# Batch LLM using vLLM and Ray Data

This notebook will provide an example walking through how to use Ray Data's `map_batches` to run batch inference of a LLM.

All dependencies are pre-installed on this cluster. Let's move on to some imports.

In [1]:
from vllm import LLM, SamplingParams
from typing import Dict
import numpy as np
import ray

Set Up defaults that will be used including
* Your [Hugging Face user access token](https://huggingface.co/docs/hub/en/security-tokens). This will be used to download the model. This environment variable can also be set using a [Cluster Environment](https://docs.anyscale.com/configure/dependency-management/cluster-environments).
* Which model to load
* The sampling params object used by vLLM.

In [2]:
# Set the Hugging Face token. Replace the following with your token.
hf_token = "<REPLACE_WITH_YOUR_HUGGING_FACE_USER_TOKEN>"
# Set to the model that you wish to use. Note that using the llama models will require a hugging face token to be set.
hf_model = "meta-llama/Llama-2-7b-chat-hf"
# Create a sampling params object.
sampling_params = SamplingParams(temperature=0, max_tokens=4096)

In [None]:
# Start up Ray, using the hf token as an environment variable so that it's available to all nodes in the cluster
if ray.is_initialized():
    ray.shutdown()
ray.init(runtime_env={"env_vars":{"HF_TOKEN": hf_token}})

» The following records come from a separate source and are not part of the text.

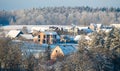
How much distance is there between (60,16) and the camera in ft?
271

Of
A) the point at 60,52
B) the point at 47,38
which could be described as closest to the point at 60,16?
the point at 47,38

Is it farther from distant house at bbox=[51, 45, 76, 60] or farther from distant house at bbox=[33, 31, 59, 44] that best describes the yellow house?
distant house at bbox=[51, 45, 76, 60]

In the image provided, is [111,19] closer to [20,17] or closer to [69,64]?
[20,17]

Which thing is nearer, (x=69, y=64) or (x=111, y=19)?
(x=69, y=64)

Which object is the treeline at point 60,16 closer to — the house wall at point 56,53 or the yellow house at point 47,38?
the yellow house at point 47,38

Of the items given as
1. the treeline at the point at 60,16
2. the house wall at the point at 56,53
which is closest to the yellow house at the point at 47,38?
the house wall at the point at 56,53

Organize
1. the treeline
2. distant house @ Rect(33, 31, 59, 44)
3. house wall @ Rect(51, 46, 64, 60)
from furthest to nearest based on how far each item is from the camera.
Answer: the treeline < distant house @ Rect(33, 31, 59, 44) < house wall @ Rect(51, 46, 64, 60)

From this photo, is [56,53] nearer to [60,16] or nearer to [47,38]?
[47,38]

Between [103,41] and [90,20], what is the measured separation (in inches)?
2195

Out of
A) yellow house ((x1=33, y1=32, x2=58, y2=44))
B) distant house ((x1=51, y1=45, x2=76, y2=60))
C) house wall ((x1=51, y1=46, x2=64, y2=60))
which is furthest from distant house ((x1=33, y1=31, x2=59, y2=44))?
house wall ((x1=51, y1=46, x2=64, y2=60))

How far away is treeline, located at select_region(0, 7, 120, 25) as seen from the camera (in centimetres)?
7557

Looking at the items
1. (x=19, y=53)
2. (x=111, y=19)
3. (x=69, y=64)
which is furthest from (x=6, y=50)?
(x=111, y=19)

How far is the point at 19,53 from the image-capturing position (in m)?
18.7

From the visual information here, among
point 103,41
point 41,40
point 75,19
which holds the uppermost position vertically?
point 103,41
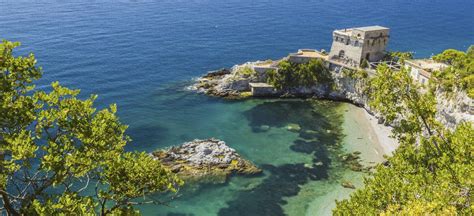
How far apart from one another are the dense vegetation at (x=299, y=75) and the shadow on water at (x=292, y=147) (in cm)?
438

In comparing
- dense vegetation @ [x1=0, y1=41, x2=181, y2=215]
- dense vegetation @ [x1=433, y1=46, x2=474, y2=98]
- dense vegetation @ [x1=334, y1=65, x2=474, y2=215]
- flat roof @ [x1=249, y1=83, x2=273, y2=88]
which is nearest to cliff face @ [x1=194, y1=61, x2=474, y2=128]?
flat roof @ [x1=249, y1=83, x2=273, y2=88]

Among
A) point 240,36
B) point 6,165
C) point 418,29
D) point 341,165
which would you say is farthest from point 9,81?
point 418,29

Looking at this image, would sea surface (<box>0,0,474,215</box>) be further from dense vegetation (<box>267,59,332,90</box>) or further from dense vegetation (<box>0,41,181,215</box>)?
dense vegetation (<box>0,41,181,215</box>)

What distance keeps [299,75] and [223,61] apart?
2645cm

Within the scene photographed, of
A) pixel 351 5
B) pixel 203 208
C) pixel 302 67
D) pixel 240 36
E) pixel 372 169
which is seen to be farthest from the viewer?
pixel 351 5

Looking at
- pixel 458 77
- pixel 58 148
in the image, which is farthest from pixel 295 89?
pixel 58 148

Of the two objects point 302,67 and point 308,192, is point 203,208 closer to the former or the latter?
point 308,192

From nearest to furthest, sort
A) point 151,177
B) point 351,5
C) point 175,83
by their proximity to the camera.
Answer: point 151,177, point 175,83, point 351,5

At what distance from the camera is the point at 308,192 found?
52750mm

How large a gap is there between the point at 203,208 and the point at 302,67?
44.4 meters

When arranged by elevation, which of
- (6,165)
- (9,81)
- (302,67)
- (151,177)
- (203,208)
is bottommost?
(203,208)

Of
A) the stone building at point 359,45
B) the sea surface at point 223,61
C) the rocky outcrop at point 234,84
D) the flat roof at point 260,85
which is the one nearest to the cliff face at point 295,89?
the rocky outcrop at point 234,84

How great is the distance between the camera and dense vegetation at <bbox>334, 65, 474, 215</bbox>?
2758 centimetres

Create some sample prompts, and use Ray Data to create a dataset for it.

In [11]:
prompts = [
"""
I always wanted to be a ...
""",
"""
The best way to learn a new language is ...
""",
"""
The biggest challenge facing our society today is ...
""",
"""
One thing I would change about my past is ...
""",
"""
The key to a happy life is ...
""",
]
ds = ray.data.from_items(prompts)

NOTE: This notebook uses local text data defined above, but it can easily be expanded to read from input data stored in cloud storage. To read text files from cloud storage (e.g., AWS S3), you can modify the dataset to be:

```python
ds = ray.data.read_text("s3://anonymous@air-example-data/prompts.txt")
```

Create a class to define logic of batch inference.

In [5]:
class LLMPredictor:
    def __init__(self):
        # Create an LLM.
        self.llm = LLM(model=hf_model)

    def __call__(self, batch: Dict[str, np.ndarray]) -> Dict[str, list]:
        # Generate texts from the prompts.
        # The output is a list of RequestOutput objects that contain the prompt,
        # generated text, and other information.
        outputs = self.llm.generate(batch["item"], sampling_params)
        prompt = []
        generated_text = []
        for output in outputs:
            prompt.append(output.prompt)
            generated_text.append(' '.join([o.text for o in output.outputs]))
        return {
            "prompt": prompt,
            "generated_text": generated_text,
        }

Apply batch inference for all input data by using `map_batches`.

In [12]:
ds = ds.map_batches(
    LLMPredictor,
    # Set the concurrency to the number of LLM instances.
    concurrency=1,
    # Specify the number of GPUs required per LLM instance.
    num_gpus=1,
    # Specify the batch size for inference.
    batch_size=5,
)

Time to execute and view the results!

In [None]:
ds.take_all()

## Convert to an Anyscale Job

To convert this to an Anyscale Job, you can use the `batch_llm.py` as a starting point. It contains the same code, but uses data from an S3 bucket for the prompts.